Re: [PATCH v6 1/2] sched/numa: introduce per-cgroup NUMA locality info

From: Michal Koutný
Date: Fri Jan 03 2020 - 10:15:00 EST


Hi.

On Fri, Dec 13, 2019 at 09:47:36AM +0800, çè <yun.wang@xxxxxxxxxxxxxxxxx> wrote:
> By monitoring the increments, we will be able to locate the per-cgroup
> workload which NUMA Balancing can't helpwith (usually caused by wrong
> CPU and memory node bindings), then we got chance to fix that in time.
I just wonder do the data based on increments match with those you
obtained previously?

> +static inline void
> +update_task_locality(struct task_struct *p, int pnid, int cnid, int pages)
> +{
> + if (!static_branch_unlikely(&sched_numa_locality))
> + return;
> +
> + /*
> + * pnid != cnid --> remote idx 0
> + * pnid == cnid --> local idx 1
> + */
> + p->numa_page_access[!!(pnid == cnid)] += pages;
If the per-task information isn't used anywhere, why not accumulate
directly into task's cfs_rq->{local,remote}_page_access?

> @@ -4298,6 +4359,7 @@ entity_tick(struct cfs_rq *cfs_rq, struct sched_entity *curr, int queued)
> */
> update_load_avg(cfs_rq, curr, UPDATE_TG);
> update_cfs_group(curr);
> + update_group_locality(cfs_rq);
With the per-NUMA node time tracked separately, isn't it unnecessary
doing group updates inside entity_tick?


Regards,
Michal

◆ LISTING:
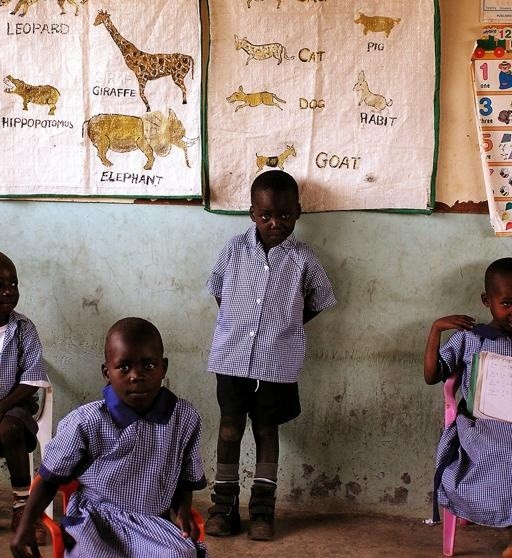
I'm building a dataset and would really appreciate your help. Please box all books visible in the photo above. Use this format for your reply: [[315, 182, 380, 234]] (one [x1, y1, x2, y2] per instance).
[[467, 349, 511, 424]]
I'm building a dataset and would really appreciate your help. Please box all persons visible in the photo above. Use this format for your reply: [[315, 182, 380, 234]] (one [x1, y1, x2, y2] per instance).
[[1, 251, 47, 547], [195, 168, 339, 542], [422, 257, 511, 536], [9, 315, 211, 558]]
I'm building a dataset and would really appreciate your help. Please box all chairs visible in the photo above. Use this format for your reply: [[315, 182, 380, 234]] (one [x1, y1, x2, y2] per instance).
[[27, 374, 54, 527], [441, 378, 467, 557], [28, 467, 205, 558]]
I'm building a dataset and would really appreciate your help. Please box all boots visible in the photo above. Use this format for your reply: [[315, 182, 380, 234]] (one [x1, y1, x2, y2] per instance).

◆ PROBLEMS TO WORK ON:
A) Decide whether each statement agrees with the patch review message, answering yes or no and quoting the words from it that settle the matter. (i) The reviewer suggests accumulating page accesses directly into the task's cfs_rq fields. (ii) In update_task_locality, index 0 is used when pnid equals cnid. (iii) The reviewer questions doing group updates inside entity_tick.
B) According to the patch review message, what usually causes the per-cgroup workloads that NUMA Balancing cannot help with?

◆ RESPONSES BY TASK:
A)
(i) Yes: "why not accumulate directly into task's cfs_rq->{local,remote}_page_access?"
(ii) No: "pnid == cnid --> local idx 1"
(iii) Yes: "isn't it unnecessary doing group updates inside entity_tick?"

B) Wrong CPU and memory node bindings usually cause them.